- **Given instruction**: Determine how many lines in the following rows contain the string "below", and state only that number.

- **Given records**:
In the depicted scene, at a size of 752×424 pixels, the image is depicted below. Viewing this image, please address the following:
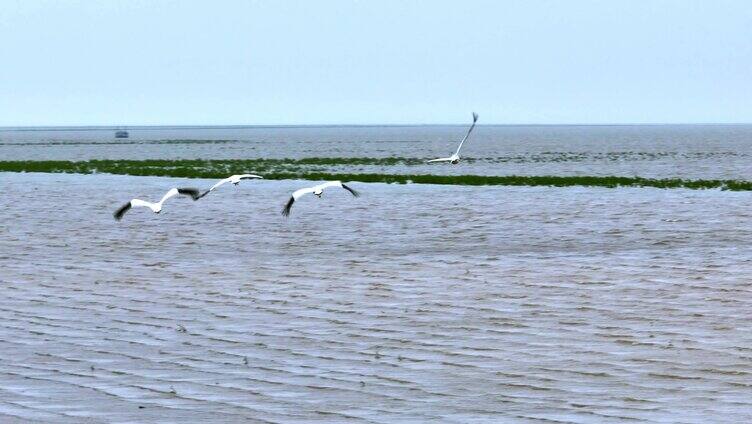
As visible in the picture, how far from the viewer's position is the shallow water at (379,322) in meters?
11.5

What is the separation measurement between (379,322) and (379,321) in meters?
0.08

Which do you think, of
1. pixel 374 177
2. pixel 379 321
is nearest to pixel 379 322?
pixel 379 321

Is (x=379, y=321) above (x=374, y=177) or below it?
above

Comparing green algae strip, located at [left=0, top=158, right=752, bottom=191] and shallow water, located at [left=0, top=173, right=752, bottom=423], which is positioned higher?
shallow water, located at [left=0, top=173, right=752, bottom=423]

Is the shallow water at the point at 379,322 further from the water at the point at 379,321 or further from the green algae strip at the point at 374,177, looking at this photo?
the green algae strip at the point at 374,177

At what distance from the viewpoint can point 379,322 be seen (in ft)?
54.5

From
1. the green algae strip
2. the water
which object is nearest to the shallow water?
the water

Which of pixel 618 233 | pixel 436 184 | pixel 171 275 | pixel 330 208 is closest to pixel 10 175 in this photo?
pixel 436 184

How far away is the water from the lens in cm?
1146

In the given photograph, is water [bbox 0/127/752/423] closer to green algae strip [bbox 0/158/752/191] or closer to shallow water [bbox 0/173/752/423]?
shallow water [bbox 0/173/752/423]

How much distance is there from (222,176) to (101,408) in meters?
57.6

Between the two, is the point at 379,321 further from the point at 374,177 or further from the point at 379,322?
the point at 374,177

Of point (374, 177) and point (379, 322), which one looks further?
point (374, 177)

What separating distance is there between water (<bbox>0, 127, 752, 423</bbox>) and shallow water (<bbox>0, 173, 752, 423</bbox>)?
4 cm
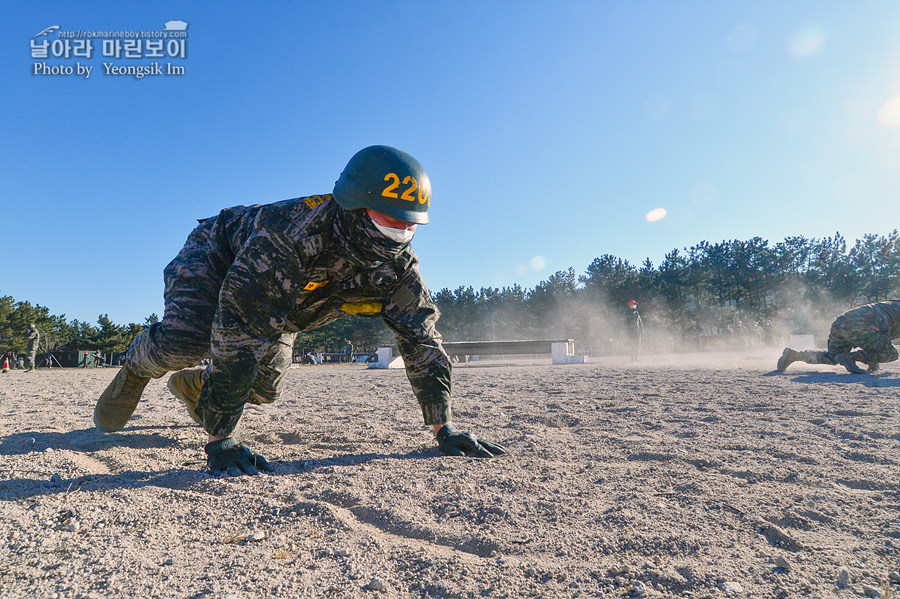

- **The solution**: 2